Si tratta di un piccolo passo falso in un percorso che comunque si prospetta brillante per il diciottenne messicano, se passerà dai corretti aggiustamenti. Persa l’imbattibilità, per Rosas jr. adesso si prospetta un periodo di lavoro intenso che gli consentirà di comprendere i suoi errori ed i relativi aggiustamenti. D’altronde, parliamo del fighter più giovane del roster UFC, arrivato a combattere nella main card di un evento numerato dopo appena sette incontri da professionista. Di talento, e di tempo, ne ha quanto ne vuole.

Per Christian Rodriguez invece, è arrivato il passaggio da “signor nessuno”, uno dei tanti fighter nel roster UFC, a uno che merita quanto meno un incontro ai piani medi della divisione pesi gallo.

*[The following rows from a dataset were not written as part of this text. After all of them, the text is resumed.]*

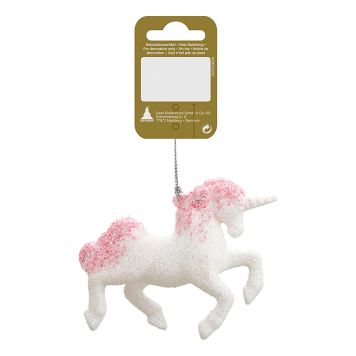 JULETREPYNT ENHJØRNING ROSA/HVIT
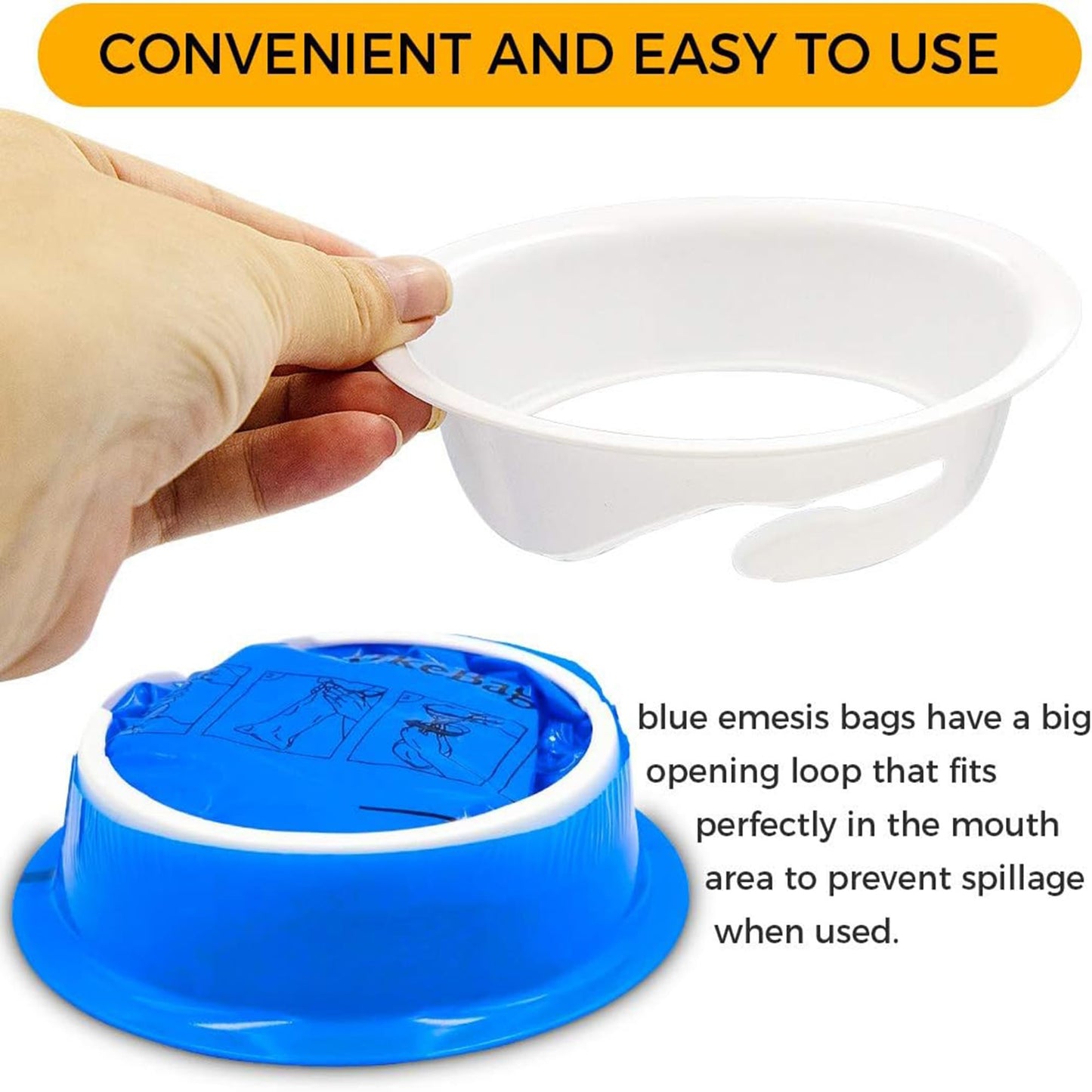 CDThinkingU Vomit Bags 1000ml – 40 Pack, Leak-Proof Emesis Bags for Travel & Nausea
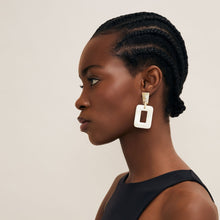 Load image into Gallery viewer, BRANCH | White Horn Rectangle Drop Earrings
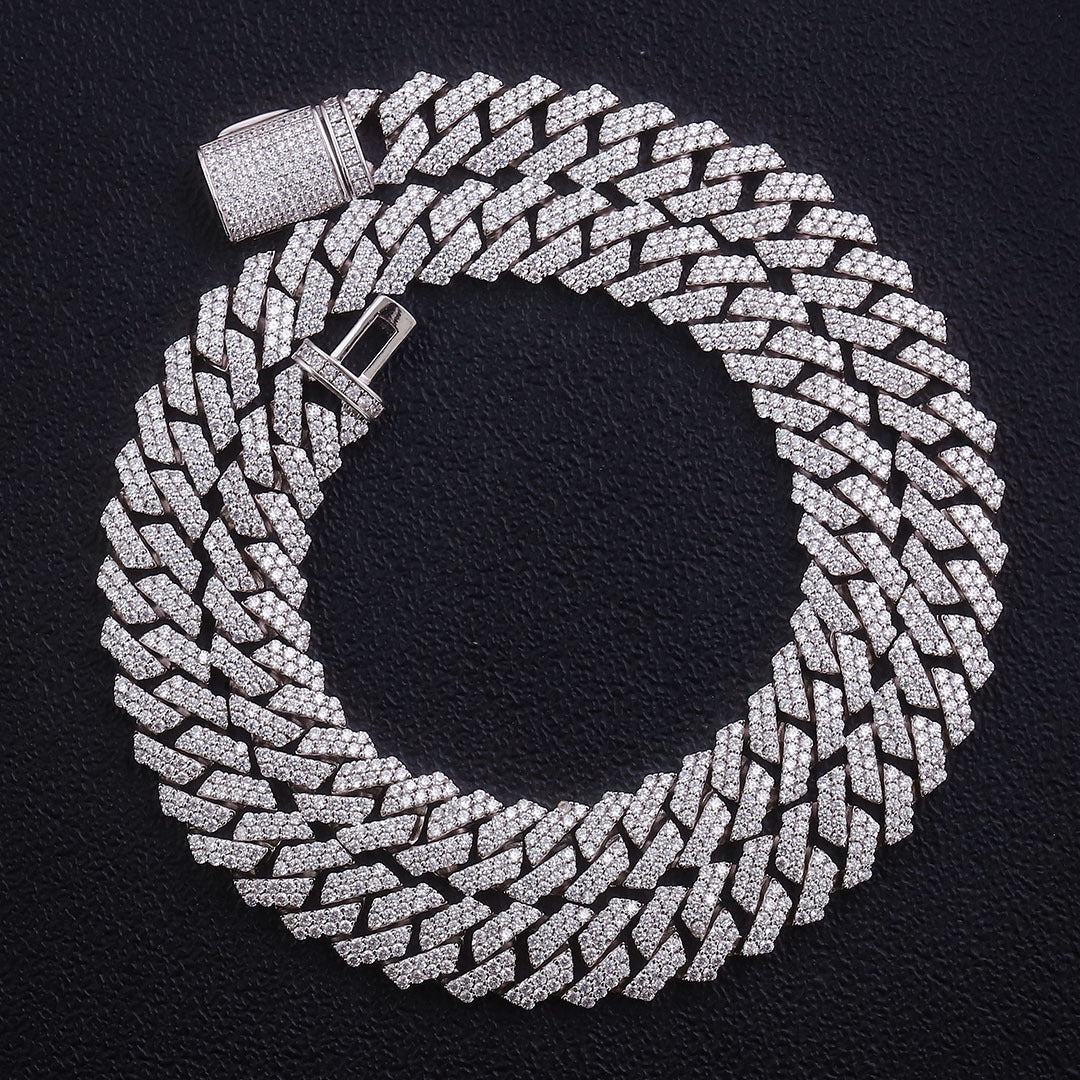 Cross-border European and American Cuban chain silver plated 6mm8mm10mm12mm15mm Mosan Cuban necklace bracelet in stock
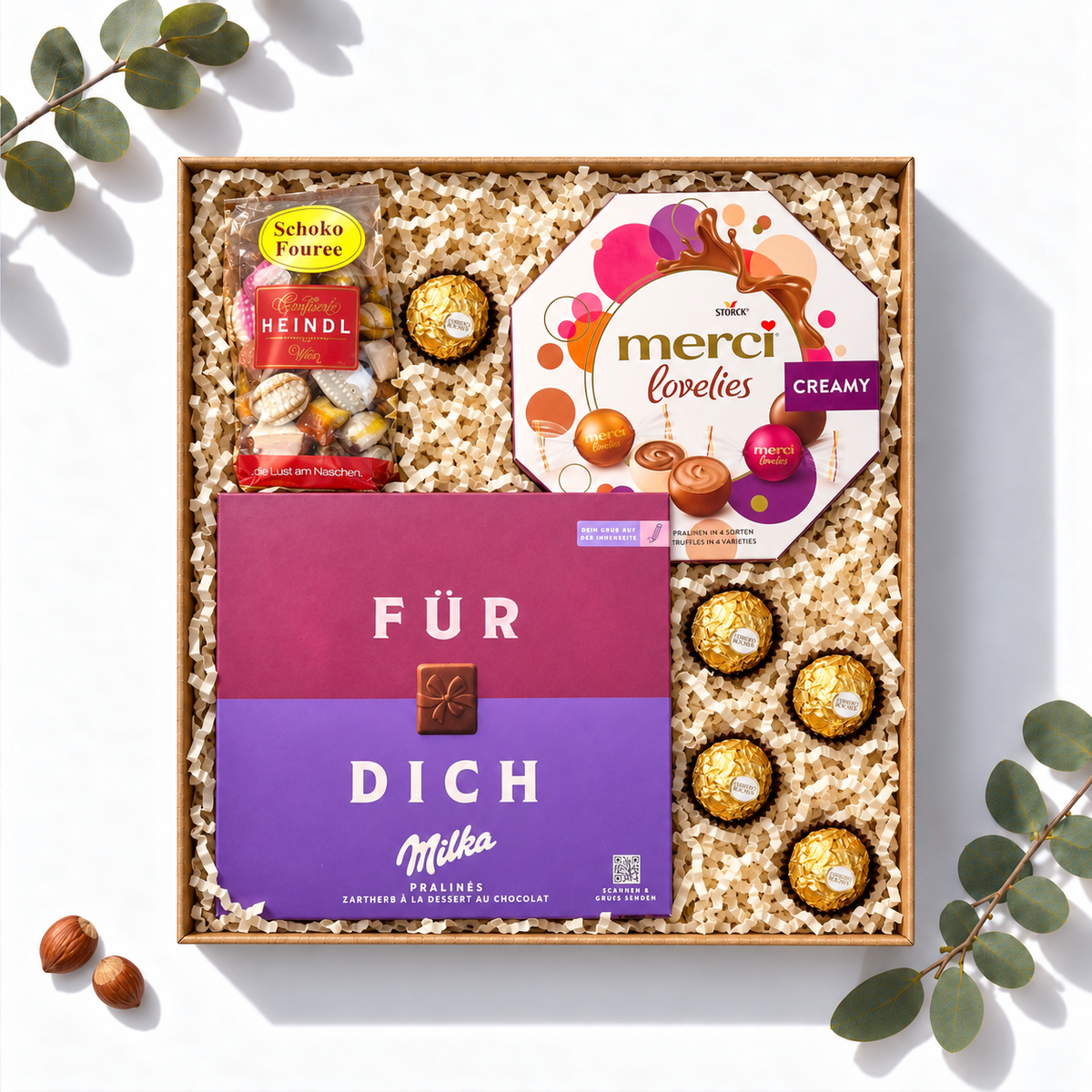Geschenkbox Für Dich mit Milka „Für Dich“ Pralinés, Merci und Heindl Schoko Fouree, Ansicht von oben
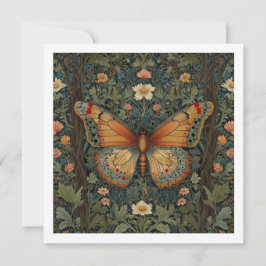 Elegantes Retro-Boho Schmetterling botanisches Grü Einladung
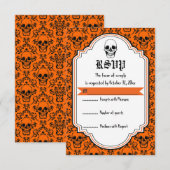 Schedels damast sinaasappel, zwart Halloween bruil RSVP Kaartje (Voorkant / Achterkant)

Le qualità, la completezza mostrata e la fluidità nel passaggio delle vari fasi del combattimento, oltre alla forza mentale con cui ha resistito all’assalto alla baionetta di Rosas Jr. e ai suoi insistiti tentativi di ghigliottina, lasciano sperare che magari Rodriguez sia destinato anche a qualcosa di più.